(Task to complete)
Quote exactly the lines from the one with "Paradise & Hell" to the end of the data, both included; omit the pictures.

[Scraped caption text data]
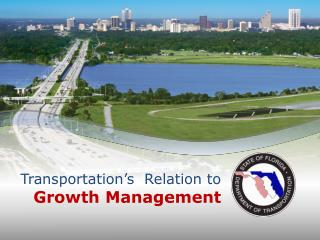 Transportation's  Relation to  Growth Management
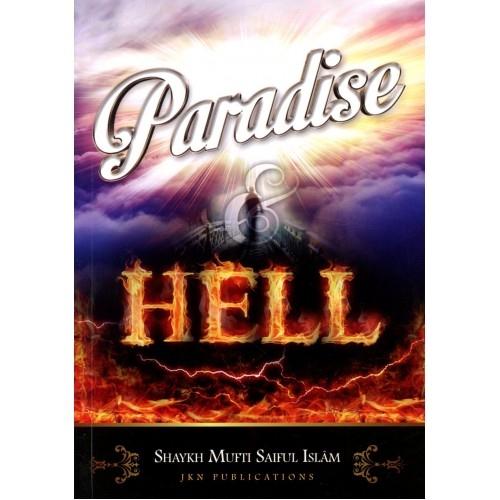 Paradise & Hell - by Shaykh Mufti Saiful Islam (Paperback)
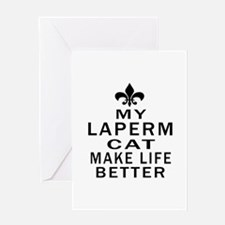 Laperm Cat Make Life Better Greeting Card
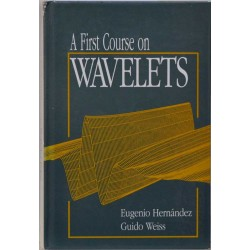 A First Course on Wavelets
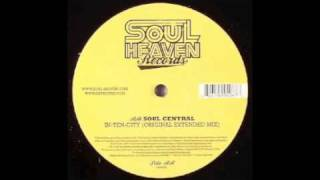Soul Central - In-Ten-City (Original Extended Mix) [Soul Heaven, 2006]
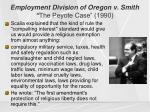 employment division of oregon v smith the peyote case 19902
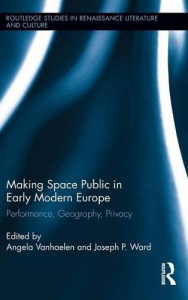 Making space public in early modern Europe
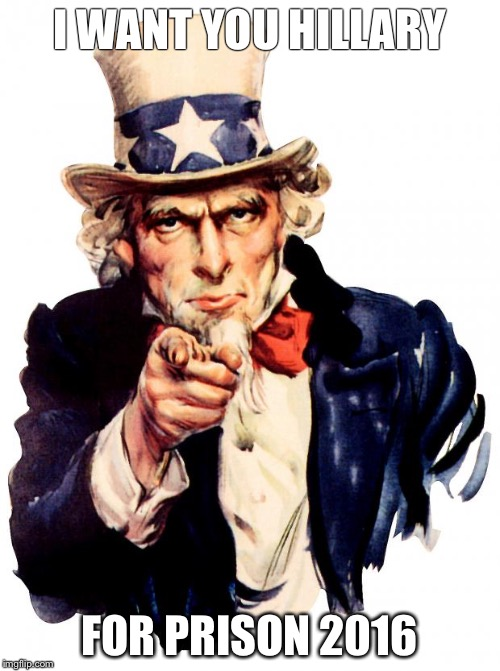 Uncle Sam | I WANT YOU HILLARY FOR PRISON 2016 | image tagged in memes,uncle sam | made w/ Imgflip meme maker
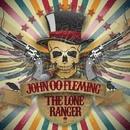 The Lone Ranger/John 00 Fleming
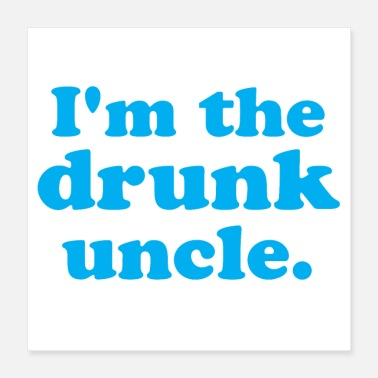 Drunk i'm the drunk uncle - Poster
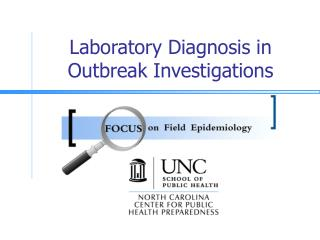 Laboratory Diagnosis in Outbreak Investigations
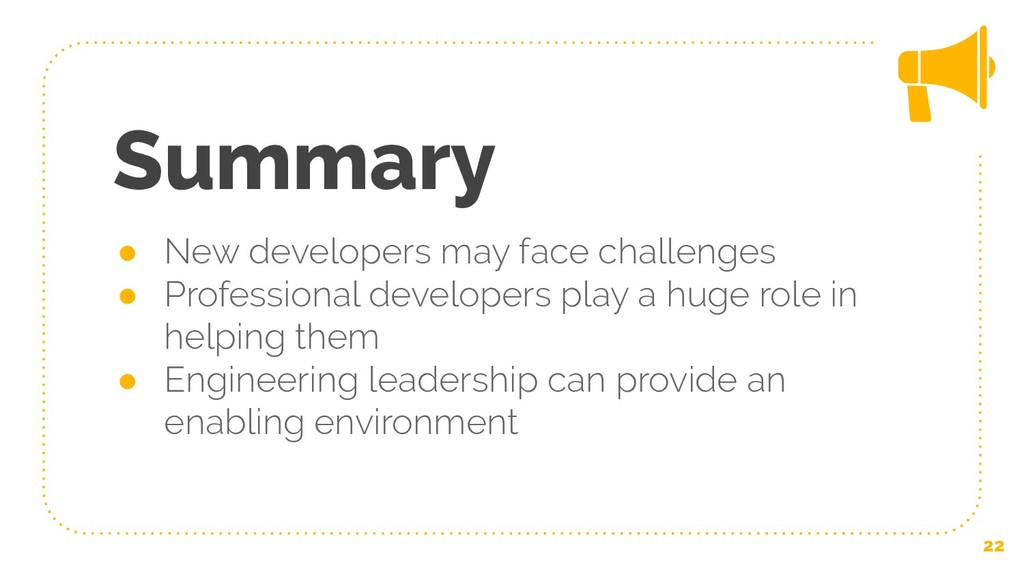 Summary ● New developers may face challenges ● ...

(Solution to the exercise)
 Paradise & Hell - by Shaykh Mufti Saiful Islam (Paperback)
 Laperm Cat Make Life Better Greeting Card
 A First Course on Wavelets
Soul Central - In-Ten-City (Original Extended Mix) [Soul Heaven, 2006]
 employment division of oregon v smith the peyote case 19902
 Making space public in early modern Europe
 Uncle Sam | I WANT YOU HILLARY FOR PRISON 2016 | image tagged in memes,uncle sam | made w/ Imgflip meme maker
 The Lone Ranger/John 00 Fleming
 Drunk i'm the drunk uncle - Poster
 Laboratory Diagnosis in Outbreak Investigations
 Summary ● New developers may face challenges ● ...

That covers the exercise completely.